------ Text under study ------

The International Personal Finance (LSE: IPF) share price has torn higher in Tuesday business. At 140.6p per share, the small-cap is up 11% from Monday’s close.
IPF’s share price has exploded after the doorstep lender upgraded its forecasts for the full year. The company has leapt an impressive 130% in value during the past 12 months.
Another excellent trading update
Today, International Personal Finance said trading has remained positive since the release of first-quarter numbers on 29 April. The amount of credit issued by the business is broadly in line with its expectations, it added. This comes despite the tightening of Covid-19 restrictions in a number of its markets.
IPF had been anticipating its collections performance to weaken during the first half of 2021 as further waves of coronavirus infections swept in. However, the company said “our actual collections performance has continued to be very strong” in recent months. As a consequence, it’s enjoyed a faster-than-anticipated improvement in impairment as a percentage of revenue.
Expectations upgraded again
The company also said that while it remains cautious in light of the ongoing public health emergency, “the faster-than-anticipated improvement in impairment in April and May is expected to result in a further improvement in the full-year impairment charge.”
The UK financial share also reckons it’ll enjoy a “significantly stronger rebound in profitability” in 2021 than it had predicted in April.

------ Dataset extract ------

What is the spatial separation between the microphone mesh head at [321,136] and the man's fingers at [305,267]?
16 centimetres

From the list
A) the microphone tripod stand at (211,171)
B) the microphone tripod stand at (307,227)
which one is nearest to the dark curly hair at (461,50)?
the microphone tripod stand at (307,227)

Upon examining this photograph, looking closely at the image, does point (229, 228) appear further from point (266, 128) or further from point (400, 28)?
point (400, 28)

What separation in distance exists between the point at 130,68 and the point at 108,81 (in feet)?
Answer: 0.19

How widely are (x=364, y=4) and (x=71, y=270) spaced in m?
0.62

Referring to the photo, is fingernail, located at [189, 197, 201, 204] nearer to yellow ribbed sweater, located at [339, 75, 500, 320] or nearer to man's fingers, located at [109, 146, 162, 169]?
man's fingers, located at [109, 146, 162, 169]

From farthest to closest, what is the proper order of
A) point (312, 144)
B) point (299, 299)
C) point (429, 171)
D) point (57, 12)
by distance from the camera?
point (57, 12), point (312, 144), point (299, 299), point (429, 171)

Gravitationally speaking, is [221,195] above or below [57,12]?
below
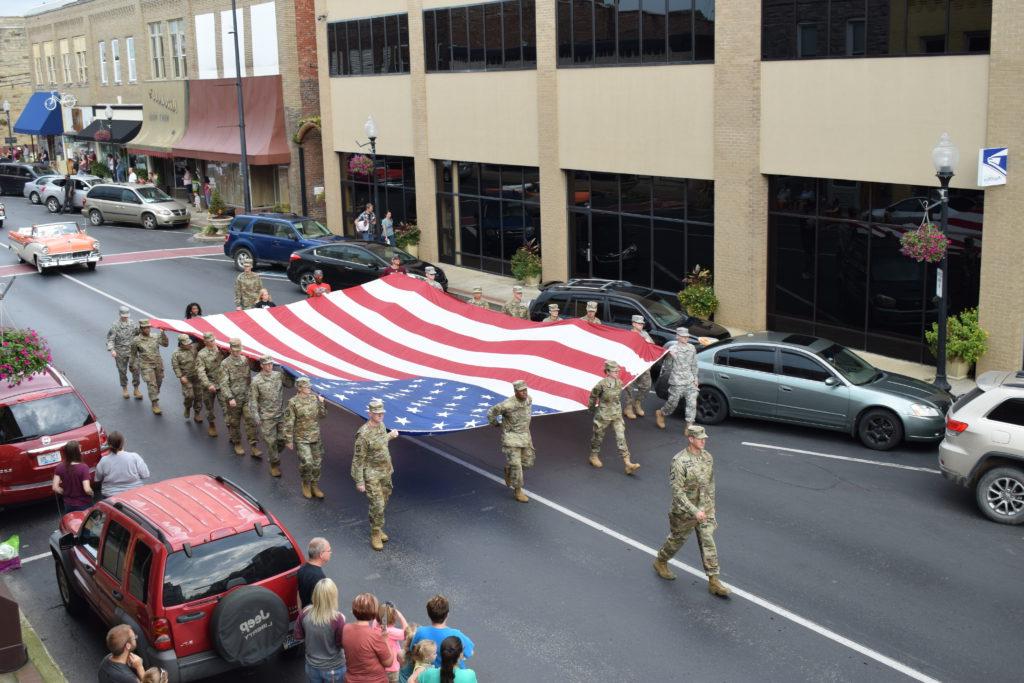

------

[Activity list]
1. List every figure that the International Personal Finance article gives for the company's share price or its change in value.
2. In the article on International Personal Finance, on what date did the company release its first-quarter numbers?
3. Resume the article on International Personal Finance's trading update after its final paragraph.

[Task results]
1. 140.6p per share; up 11% from Monday's close; up 130% in value during the past 12 months

2. 29 April

3.
Back then, IPF had predicted “a stronger rebound in profitability” for the full year, thanks to a lower-projected bad loans charge in 2021. It had also celebrated strong collections helping it to reduce impairment costs as a percentage of revenue by 5.2%, to 32.2%. Finally, IPF also saw the amount of credit it had issued improve markedly in the first quarter. This was down 18% year-on-year, much better than the 31% drop reported in the final quarter of 2020.
Should I buy International Personal Finance?
IPF is clearly on a roll, then. And as a long-term UK share investor, there’s a lot to like about the financial giant. I like its focus on emerging markets in Eastern Europe and Latin America, regions where rapid wealth growth is supercharging demand for financial products.
I also like the work IPF is undertaking to embrace the fast-growing digital end of the market. For example, 2020 saw the rollout of its new mobile wallet in Latvia, as well as the launch of digital operations in the Czech Republic.
That said, there are a few things stopping me from buying IPF shares for my own portfolio today. The threat to its recovery posed by the rolling Covid-19 crisis is one. But a longer-term concern to me is the rising threat that doorstep lenders in particular face from regulators.
And I don’t think these threats are baked into the firms valuation at current prices. I’d much rather buy other UK shares today.